* _GIVEN INSTRUCTION A_
Answer these questions using the song page, one line each:
(i) Which two performers are featured?
(ii) Which band's song did they cover, and under what full title?
(iii) Whose beard was the Mount Everest art made on?
* _GIVEN INSTRUCTION B_
From the lyrics on the song page, list every line that begins with "I've been".

* _DOCUMENT EXCERPT_
Bonus Track: Set To Burn (Cover)


Featured Performers:
Miguel Williams
Tamarinda Figueroa
View Lyrics

One Morning I was set to burn
I’ve been learning not to learn
Am I what I’d hoped to be?
This way no one gets to me

I’d move like a burning sun
I’d trust like I’d just begun
I’d lose like I’d been outrun
I’d love like I kept someone

In the silence someone waits for me
I’ve been stuck in history
I’ve been up against a wall
I’ve been trouble to us all

I’d move like a burning sun
I’d trust like I’d just begun
I’d lose like I’d been outrun
I’d love like I kept someone


Notes:
I got a wonderful early christmas present from my dear friends Tama and Miguel, and I wanted to share it with all of you (and I got their permission!) They have recorded a wonderful cover of Mount Everest’s Week 25: Set To Burn. With it they also sent me a wonderful poem and a picture of some great Mount Everest facial hair art that Tama made on Miguels beard! They didn’t name the face art, but I’d like to think that if they did they might have called it “Side To Burns”

Here is the poem:

We sang your tune and harmonized
Then Miguel covered up his eyes
While Tama shaved Mount Everest
Into his beard, with great success
We’d like to say we love you lots
And think that all your music rocks
We hope you like our “Set to Burn”

* _RECORD EXCERPTS_
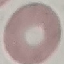

Summary:
  - Malaria status: uninfected
  - Preparation: thin blood film
  - Capture: smartphone through the microscope eyepiece
  - Stain: Giemsa
  - Image type: automatically extracted cell patch, resized to 64 × 64 pixels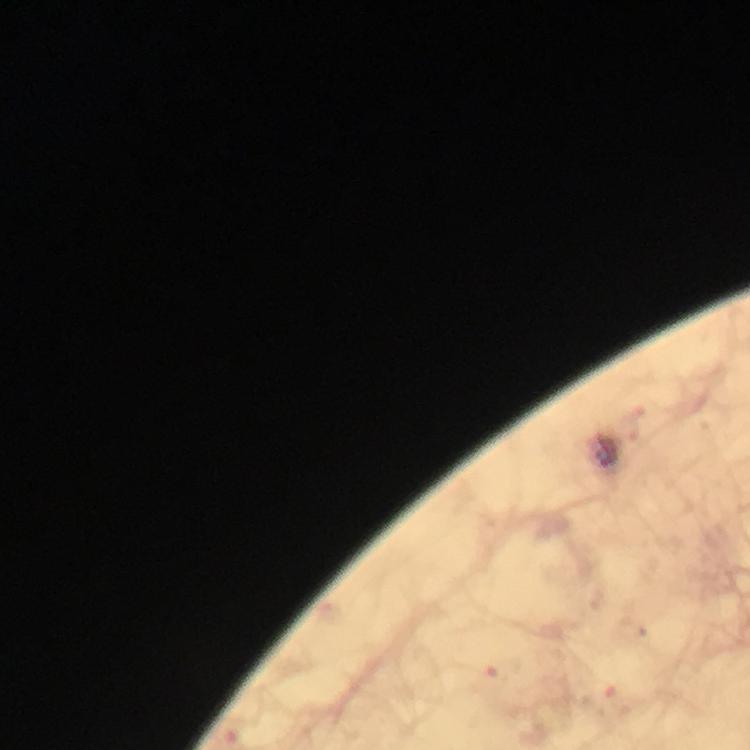 Approximate object centers, in pixels from the top-left corner. Malaria parasite locations: (x=505, y=671), (x=614, y=704). Thick blood smear. Immersion oil applied. Photographed through the microscope with a smartphone camera. From a malaria diagnostic workup. Image is 750×750 pixels. At 100x magnification. A crop from one field of view. Giemsa stain.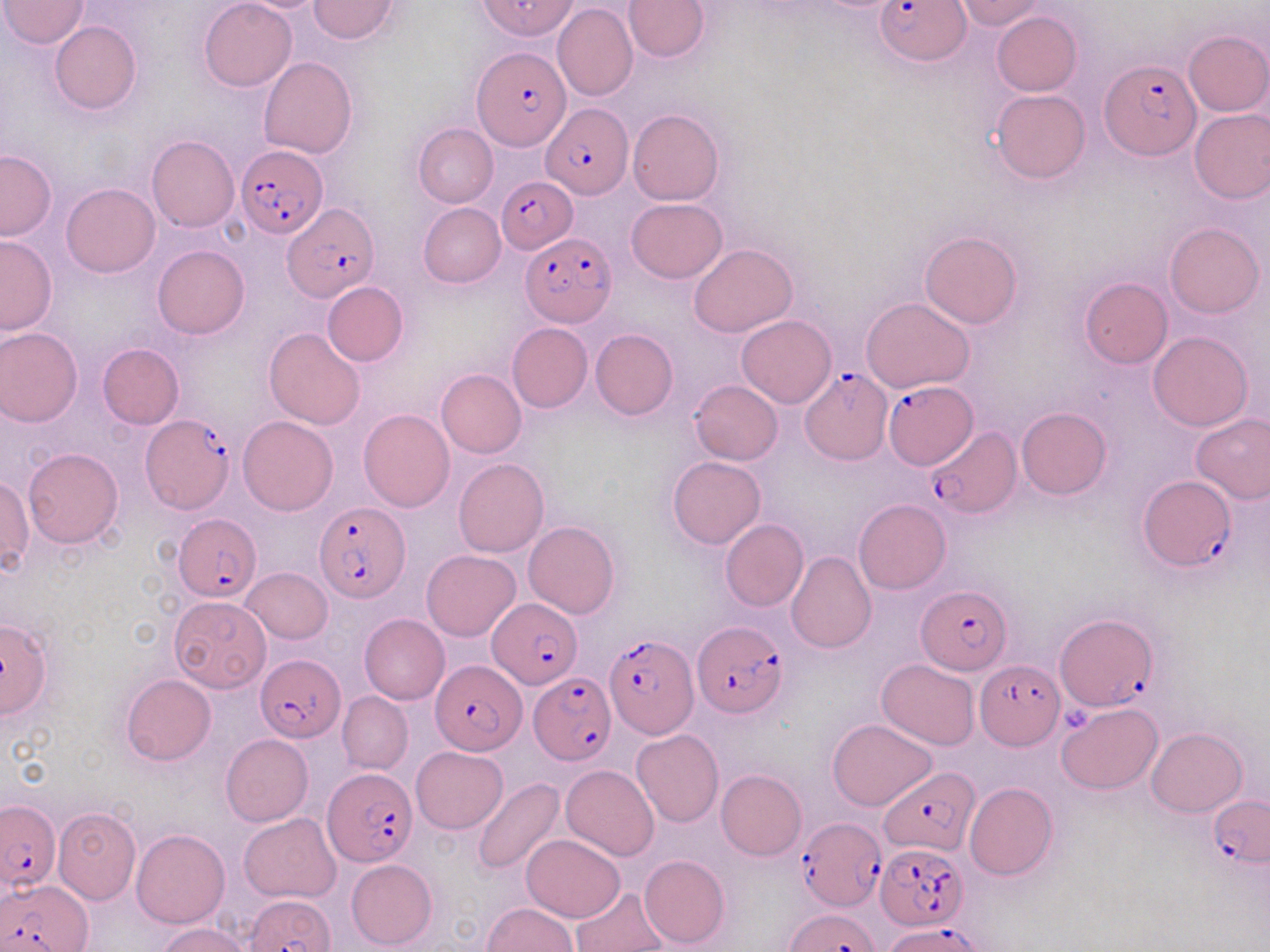

Approximate bounding boxes as [x1, y1, x2, y2] in pixels. Plasmodium falciparum-infected red blood cell locations: [481, 0, 577, 41], [876, 0, 970, 66], [474, 46, 569, 150], [1099, 58, 1199, 160], [541, 103, 632, 198], [237, 146, 327, 237], [495, 176, 577, 253], [281, 203, 379, 303], [522, 232, 616, 325], [800, 368, 890, 464], [884, 380, 977, 468], [139, 414, 235, 515], [927, 426, 1017, 516], [1139, 476, 1234, 572], [315, 502, 409, 601], [174, 514, 262, 599], [917, 586, 1012, 673], [487, 600, 583, 688], [1054, 613, 1155, 712], [691, 622, 787, 718], [605, 634, 697, 739], [255, 654, 345, 742], [429, 659, 528, 754], [975, 660, 1066, 751], [527, 671, 616, 765], [879, 767, 981, 856], [323, 768, 418, 867], [1209, 795, 1270, 867], [0, 799, 60, 892], [796, 817, 885, 913], [875, 840, 968, 929], [4, 877, 93, 952], [243, 894, 337, 951], [786, 908, 880, 952], [886, 921, 985, 952]. Uninfected red blood cell locations: [2, 0, 90, 48], [199, 0, 297, 91], [308, 0, 400, 42], [624, 0, 711, 61], [956, 1, 1046, 29], [552, 4, 638, 102], [991, 11, 1081, 96], [50, 20, 142, 115], [1183, 30, 1270, 117], [258, 56, 358, 158], [991, 89, 1089, 183], [627, 108, 724, 205], [1189, 108, 1270, 203], [413, 123, 498, 207], [147, 136, 239, 233], [0, 150, 56, 240], [61, 183, 159, 277], [626, 198, 727, 283], [418, 203, 506, 288], [1165, 222, 1264, 318], [920, 232, 1022, 329], [0, 234, 58, 334], [689, 243, 797, 337], [153, 244, 249, 338], [1079, 276, 1173, 368], [322, 281, 408, 366], [861, 297, 974, 393], [736, 314, 836, 408], [507, 323, 592, 412], [1, 327, 81, 427], [263, 328, 366, 430], [590, 329, 678, 420], [1148, 331, 1254, 431], [98, 344, 184, 429], [436, 368, 526, 458], [689, 380, 782, 465], [1017, 407, 1111, 500], [358, 409, 455, 513], [1190, 412, 1270, 503], [239, 416, 338, 515], [22, 447, 124, 548], [667, 456, 766, 549], [453, 458, 549, 558], [1, 475, 33, 577], [853, 498, 950, 594], [720, 519, 809, 612], [523, 521, 619, 618], [421, 550, 520, 641], [786, 552, 876, 654], [241, 567, 332, 644], [167, 596, 272, 693], [359, 614, 449, 704], [0, 616, 55, 719], [877, 658, 980, 750], [122, 674, 216, 765], [337, 692, 413, 774], [1056, 703, 1161, 794], [828, 719, 938, 811], [1147, 728, 1247, 817], [631, 729, 723, 828], [220, 734, 313, 827], [411, 746, 508, 834], [561, 764, 659, 862], [716, 769, 807, 860], [470, 779, 565, 877], [964, 782, 1058, 879], [53, 806, 141, 904], [240, 812, 343, 902], [45, 816, 220, 911], [132, 829, 230, 928], [522, 834, 626, 922], [640, 854, 730, 948], [346, 858, 437, 948], [571, 888, 668, 952], [483, 902, 577, 951], [156, 923, 253, 952]. Platelet locations: [1062, 708, 1092, 733]. Slide-level diagnosis: Plasmodium falciparum. Image is 1270×952 pixels. Single field of view. May-Grünwald-Giemsa-stained preparation. 1000x magnification. Thin blood smear. Optical microscopy.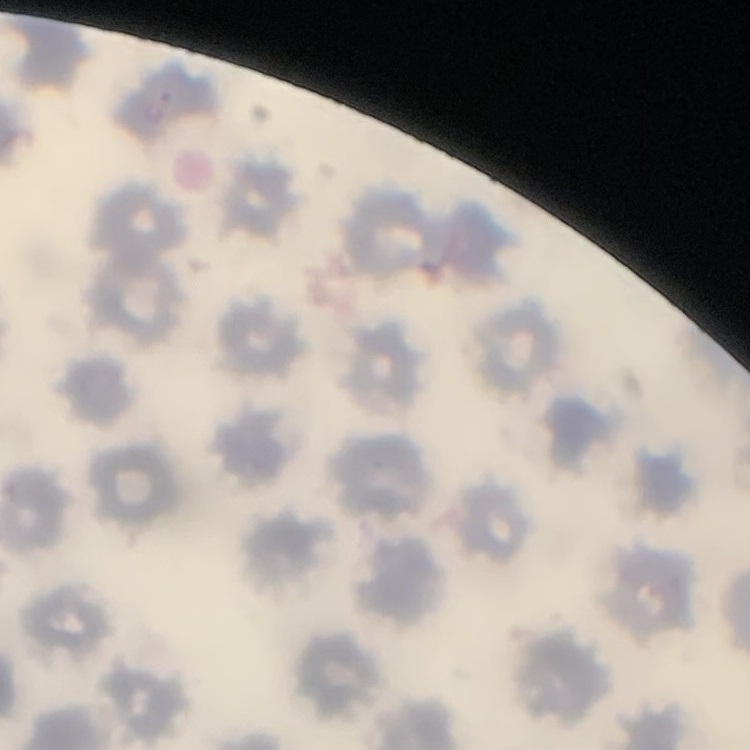

Summary:
  - Red blood cell morphology: no rouleaux formation
  - Stain: Field's or Giemsa
  - Image type: square crop of a larger photomicrograph
  - Preparation: thin peripheral smear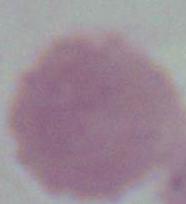 Captured at 1000x magnification. Photomicrograph. A red blood cell is seen.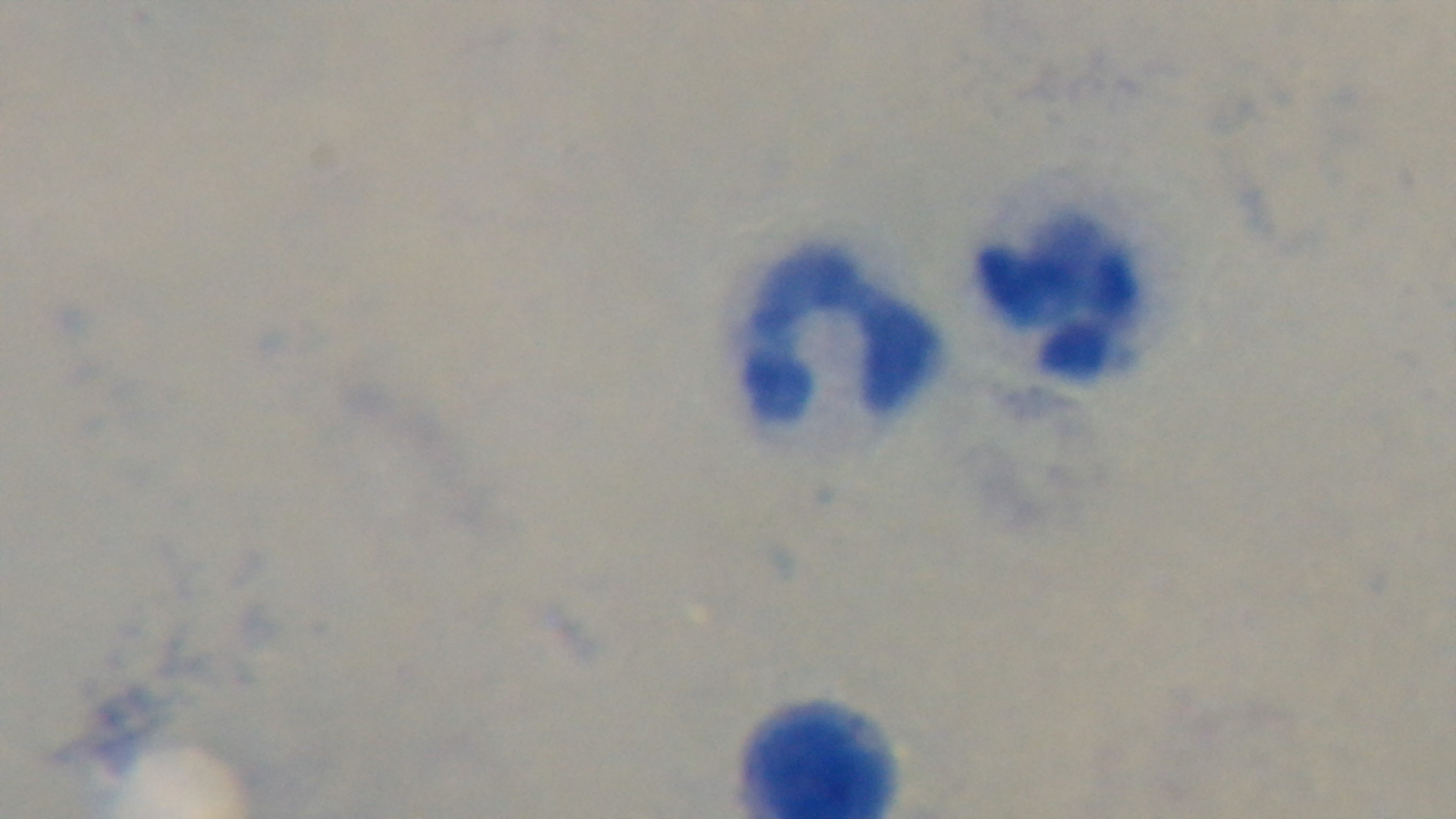 Preparation: thick. 100x oil-immersion objective. Giemsa stain. Mounted 4K digital camera. Photomicrograph. One field from the slide. Malaria status: uninfected.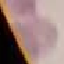

Malaria status: uninfected. Automatically extracted cell patch, resized to 64 × 64 pixels. Giemsa-stained preparation. Photographed with a smartphone camera at the microscope eyepiece. Thin smear of blood.Give the position of every Plasmodium parasite.
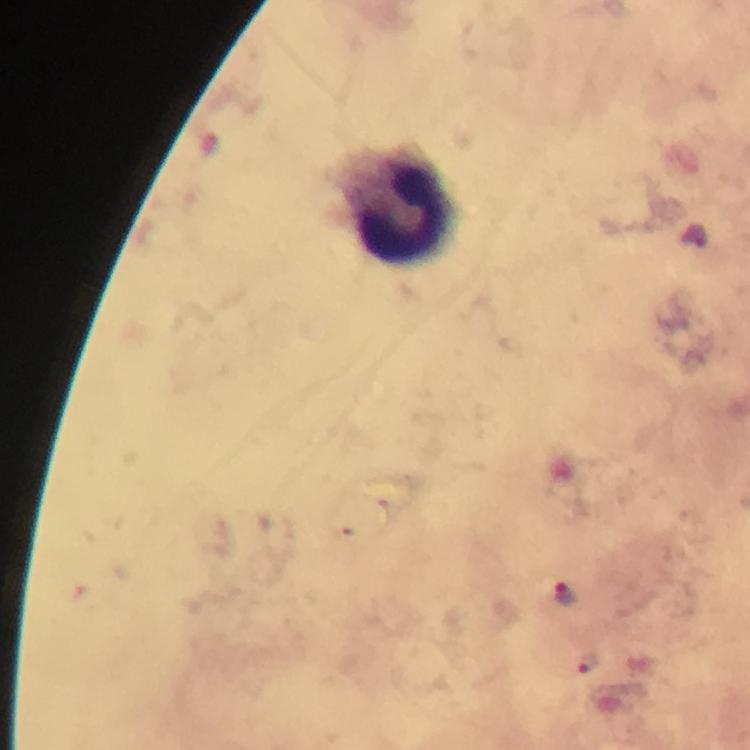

* _WRITTEN REPLY A_
(i) Miguel Williams and Tamarinda Figueroa
(ii) Mount Everest, Week 25: Set To Burn
(iii) Miguel's

* _WRITTEN REPLY B_
I've been learning not to learn
I've been stuck in history
I've been up against a wall
I've been trouble to us all